Bacteria under the operational group Bacillus amyloliquefaciens (OGBa) are all Gram-positive, endospore-forming, and rod-shaped. Taxonomically, the OGBa belongs to the Bacillus subtilis species complex, family Bacillaceae, class Bacilli, and phylum Firmicutes. To date, the OGBa comprises four bacterial species: Bacillus amyloliquefaciens, Bacillus siamensis, Bacillus velezensis and Bacillus nakamurai. They are widely distributed in various niches including soil, plants, food, and water.
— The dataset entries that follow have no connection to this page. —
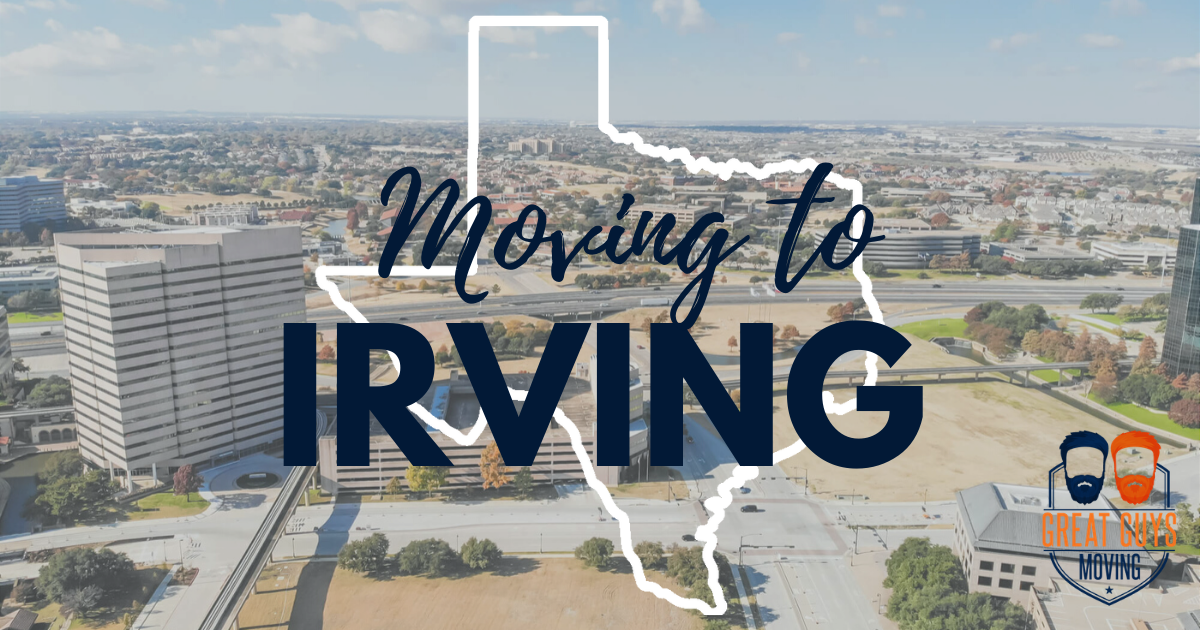 1 Moving To Irving Tx Relocation Guide For 2020 Great Guys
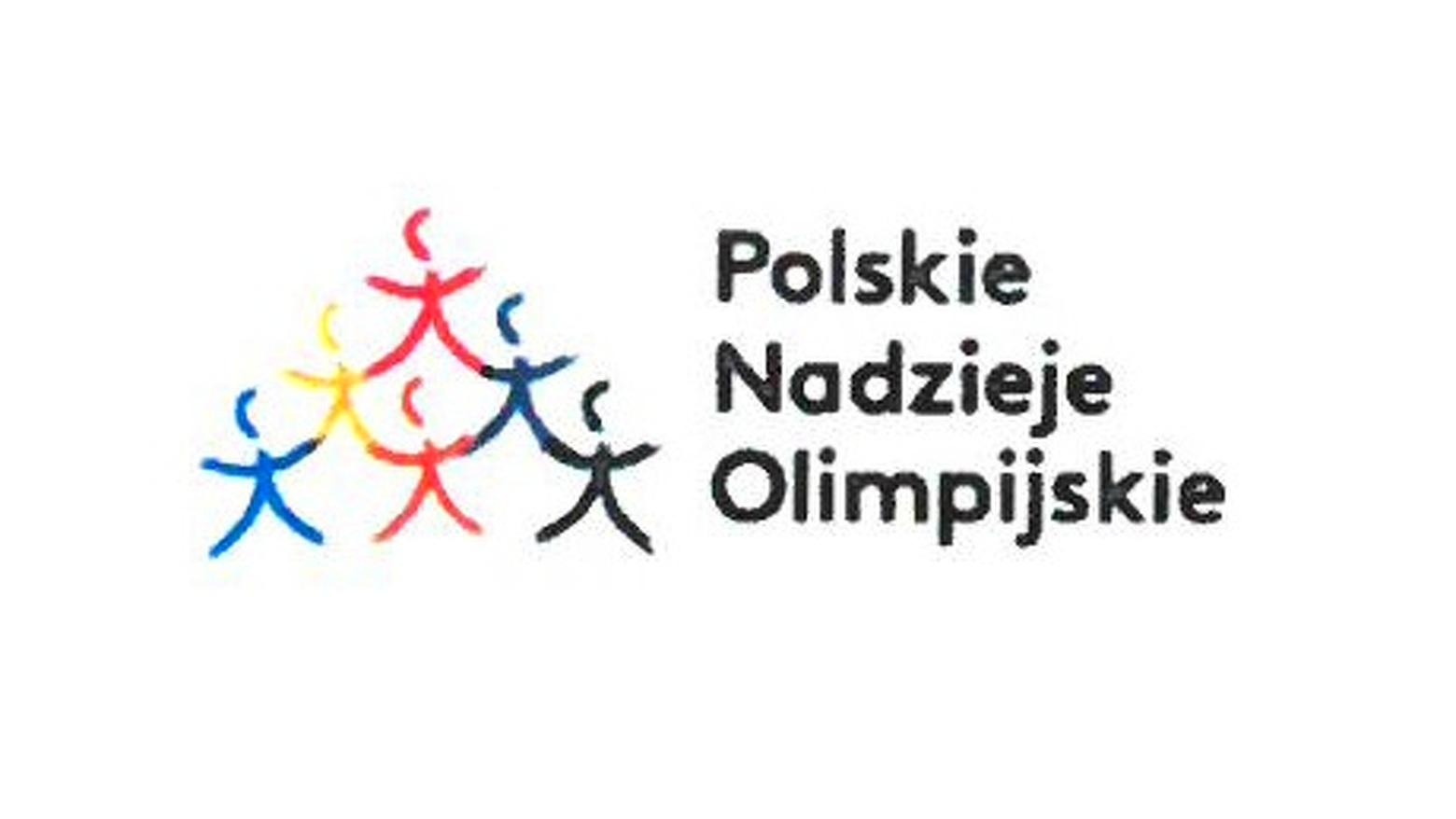 Znalezione obrazy dla zapytania polskie nadzieje olimpijskie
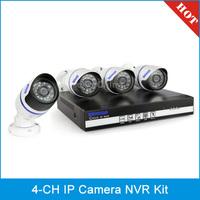 szsinocam SN-NVK-207POE1 4 Chanel HD 720P P2P 1.0 Mega Pixel Cloud IP Camera NVR Kit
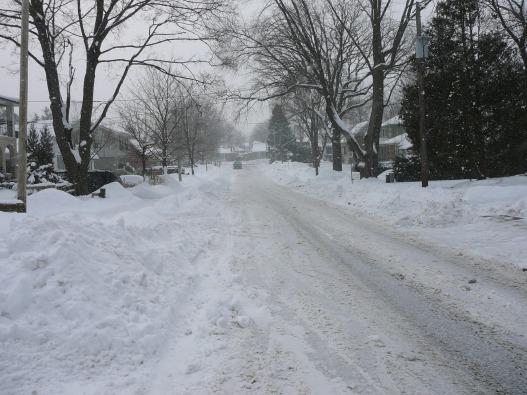 2009-feb-a-003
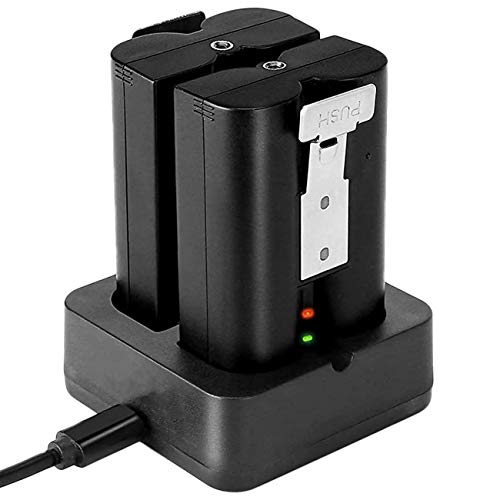 Battery Charger Station Compatible with Ring Video Doorbell 2 & 3 & 3Plus, Spotlight Cam Battery, Peephole Cam & Stick Up Cam Battery, Portable Dual Port Charging
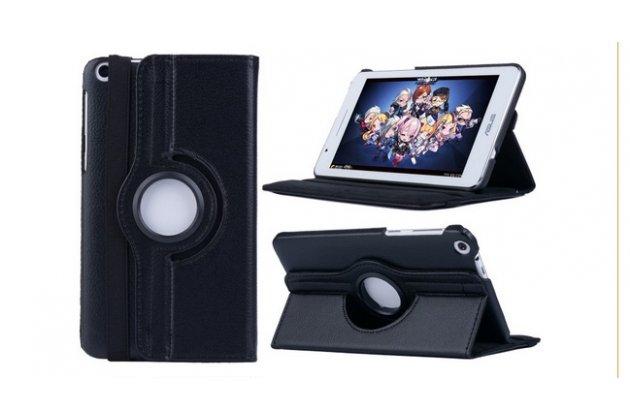 Чехол для планшета Asus Fonepad 7 FE171MG model K01F поворотный роторный оборотный черный кожаный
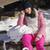 feliz · mulher · esquiar · botas · sessão - foto stock © dash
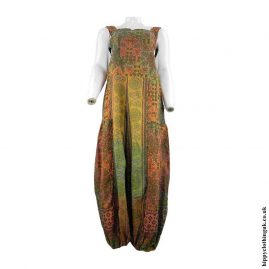 Multicoloured-Pattern-Cotton-Hippy-Dungarees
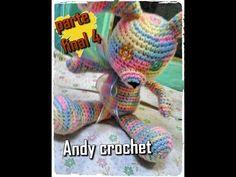 CONEJO AMIGURUMI COLA Y BOCA ( PARTE FINAL 4 )Andy crochet - YouTube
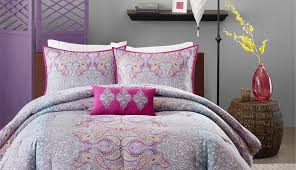 purple black cool fl sets green comforter twin bedding pink parade gray and yellow grey king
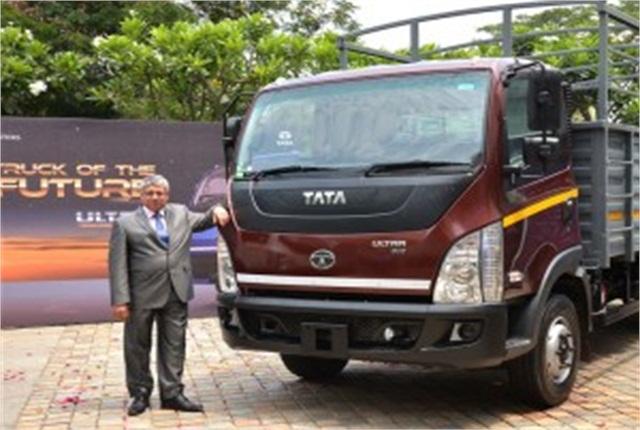 Photo: Tata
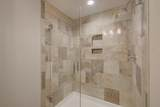 6157 Grouse Hollow Ct - Photo 48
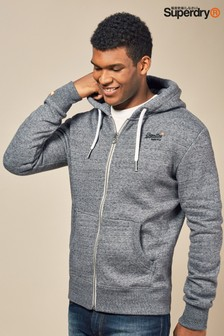 Superdry Grey Orange Label Zip Through Hoody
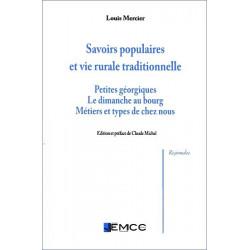 Savoirs populaires... - Louis Mercier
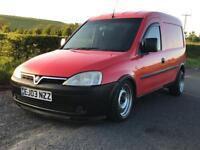 Vauxhall Combo 1.7Di (car derived van)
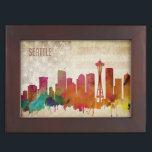 "Seattle, WA | Watercolor City Skyline Memory Box<br><div class=""desc"">A neon watercolor outline of the Seattle city skyline with a distressed American flag backdrop.</div>"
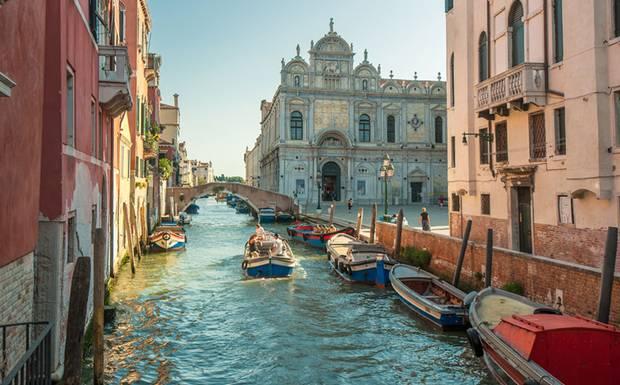 Lido di Jesolo letovanje Venecija cene aranzmana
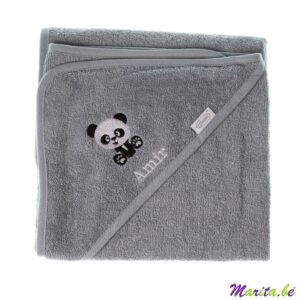 Badcape met panda Amil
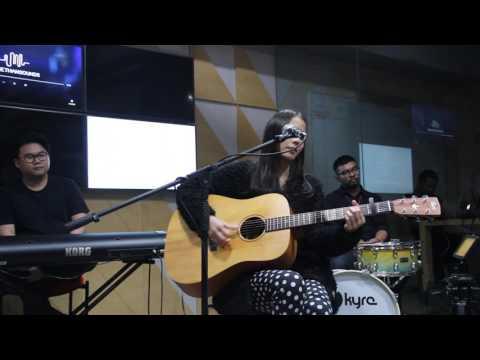 Nadya Fatira - Bayangkan Rasakan (Pencipta Lagunya)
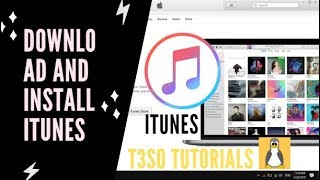 How To Download and Install iTunes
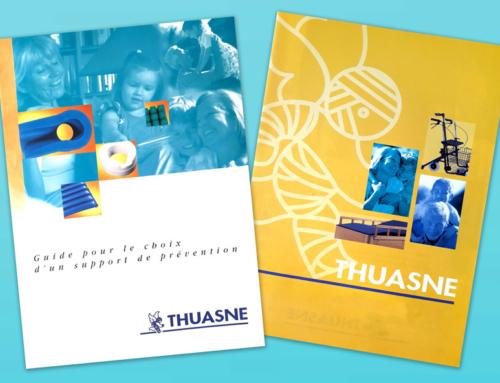 Catalogue fournisseur de matériel médical orthopédique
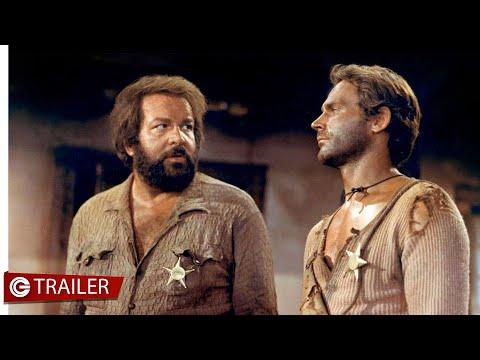 Preview Trailer Lo chiamavano Trinità.., trailer del film con Bud Spencer e Terence Hill
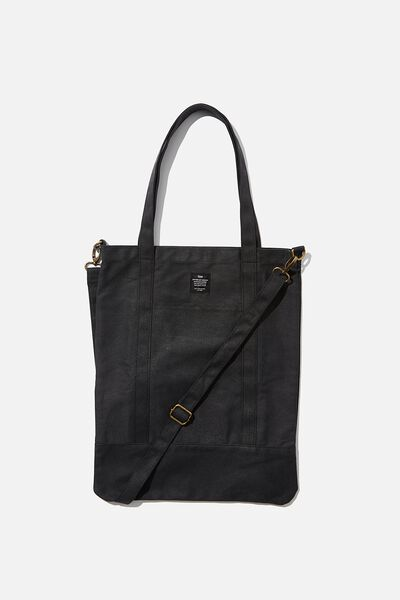 Book Tote Bag, WASHED BLACK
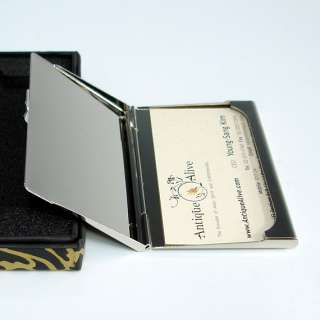 MOP Business Credit Name Card Holder Case Key Chain Ring Letter Opener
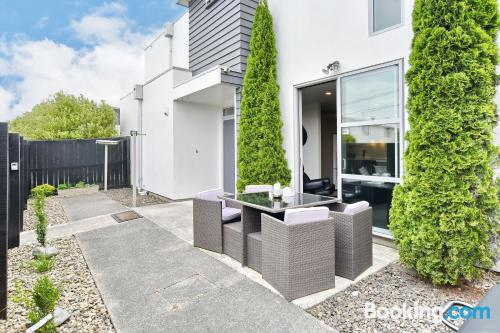 Home in Christchurch ideal for families.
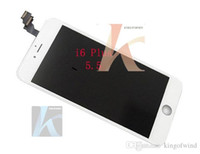 Wholesale A special link for my friend dosent1304 iPhone Plus s c LCD display with touch screen digitizer screen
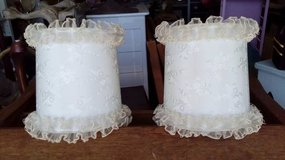 Pair 1960's Lampshades in Plainfield, Illinois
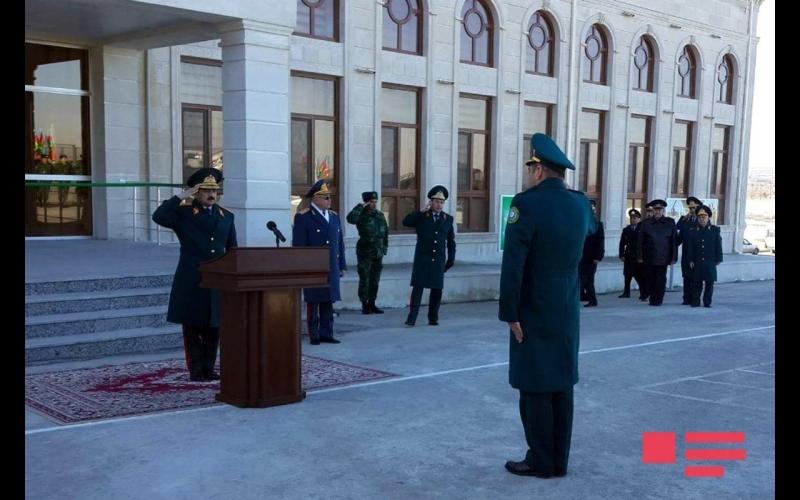 """DSX-nin """"Samur"""" sərhəd zastavası kompleksi xidməti istifadəyə verilib"""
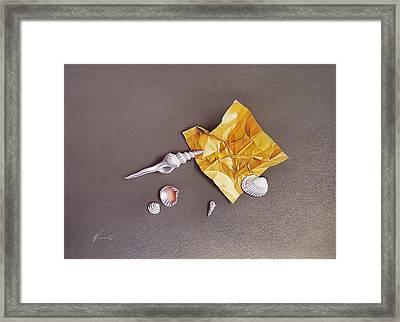 Shells Of The Day Framed Print by Elena Kolotusha
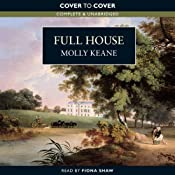 Full House | [Molly Keane]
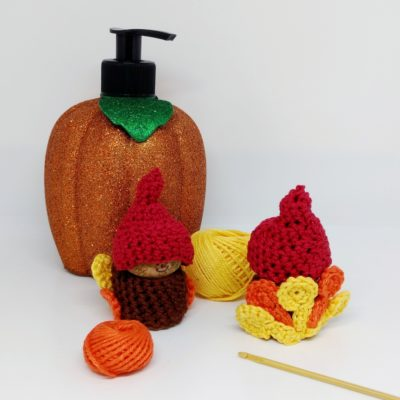 Crochet Turkey Gnome - Free Crochet Pattern - Crochet Cloudberry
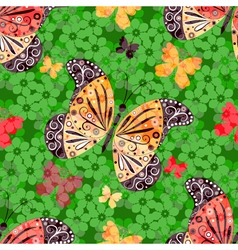 Seamless floral pattern with butterflie vector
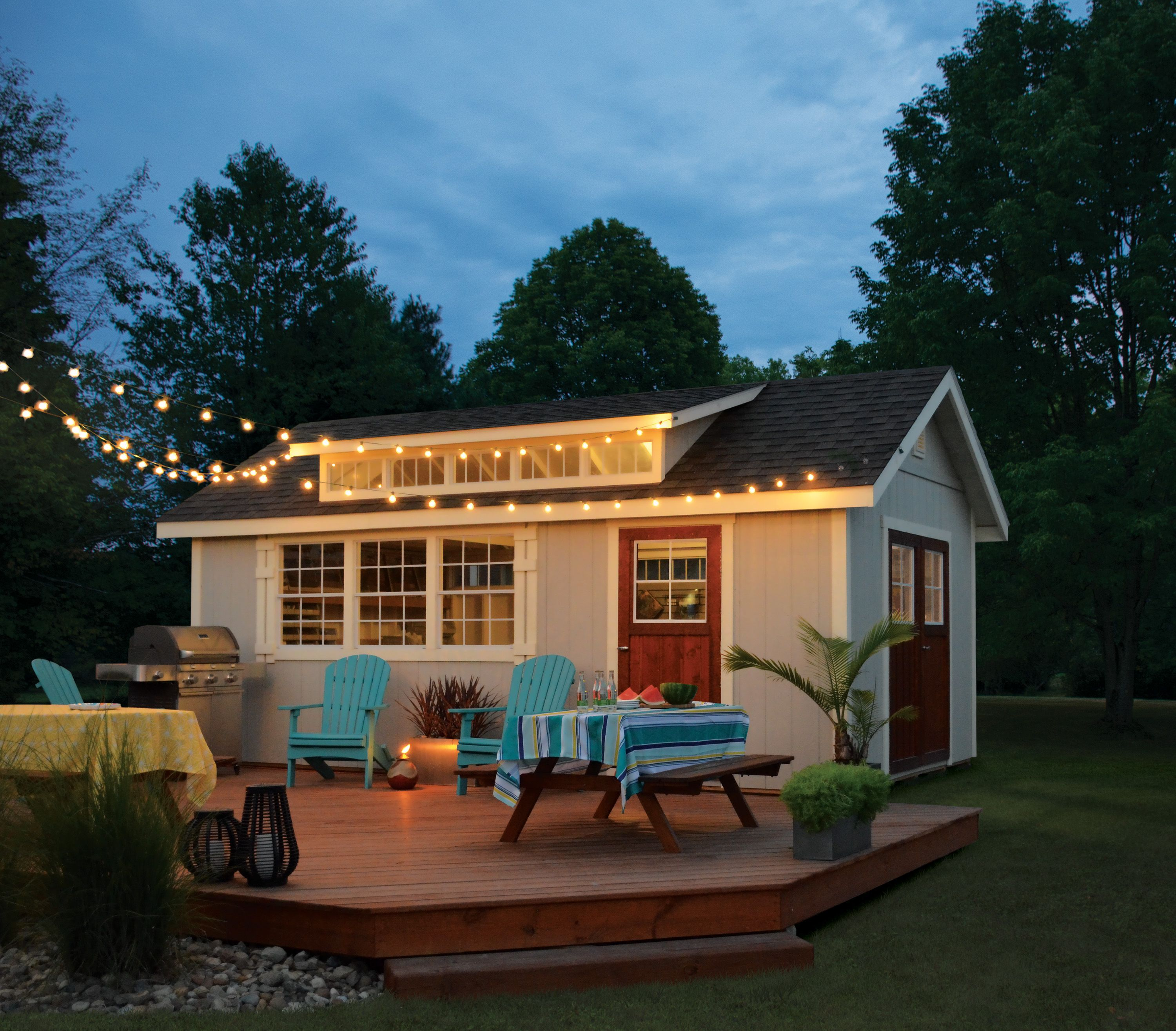 Design Ideas 8 Sheds You Ll Love Guest House Shed Backyard Sheds Outdoor Buildings Guest house in backyard ideas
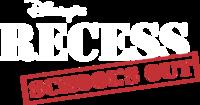 Recess School's Out (White Logo)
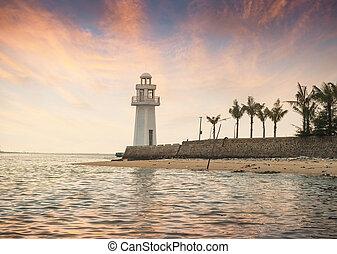 beau, marine, phare, levers de soleil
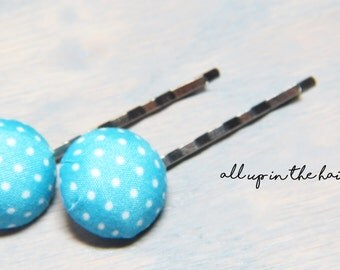 Blue Polka Dot Bobby Pins - Blue Hair Pins
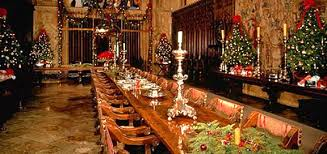 Fine Dining Table Antique Dining Tables Castle Hall Table - Castle dining room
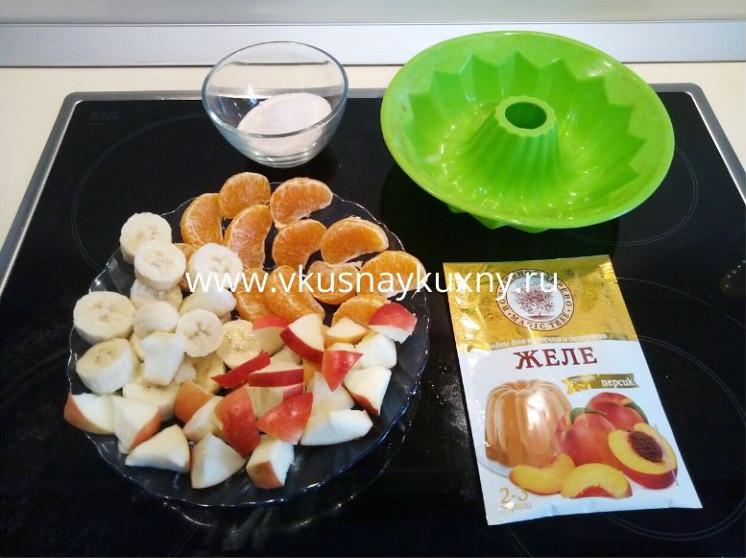 Приготовить желе в домашних условиях из фруктов вкусно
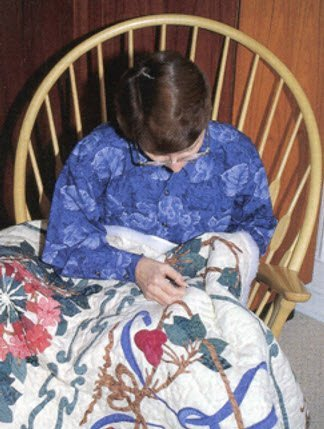 Handquilting Workshop, Suzanne Marshall Quilt Maker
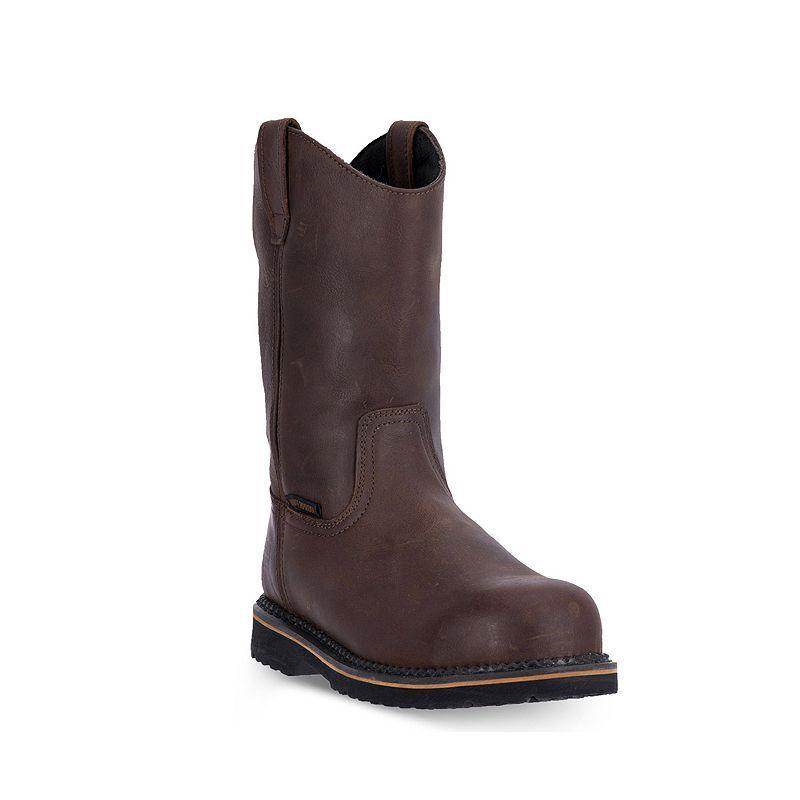 McRae Industrial Men's Steel-Toe Work Boots, Size: 15 Med, Brown ...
A resurgence in genome mining has caused an increased focus on the biotechnological applications of bacterial species belonging to the OGBa. The members of OGBa are known as plant growth-promoting bacteria (PGPB) due to their abilities to fix nitrogen, solubilize phosphate, and produce siderophore and phytohormones, as well as antimicrobial compounds. Moreover, they are also reported to produce various enzymes including α-amylase, protease, lipase, cellulase, xylanase, pectinase, aminotransferase, barnase, peroxidase, and laccase. Antimicrobial compounds that able to inhibit the growth of pathogens including non-ribosomal peptides and polyketides are also produced by these bacteria. Within the OGBa, various B. velezensis strains are promising for use as probiotics for animals and fishes. Genome mining has revealed the potential applications of members of OGBa for removing organophosphorus (OPs) pesticides. Thus, this review focused on the applicability of members of OGBa as plant growth promoters, biocontrol agents, probiotics, bioremediation agents, as well as producers of commercial enzymes and antibiotics. Here, the bioformulations and commercial products available based on these bacteria are also highlighted. This review will better facilitate understandings of members of OGBa and their biotechnological applications.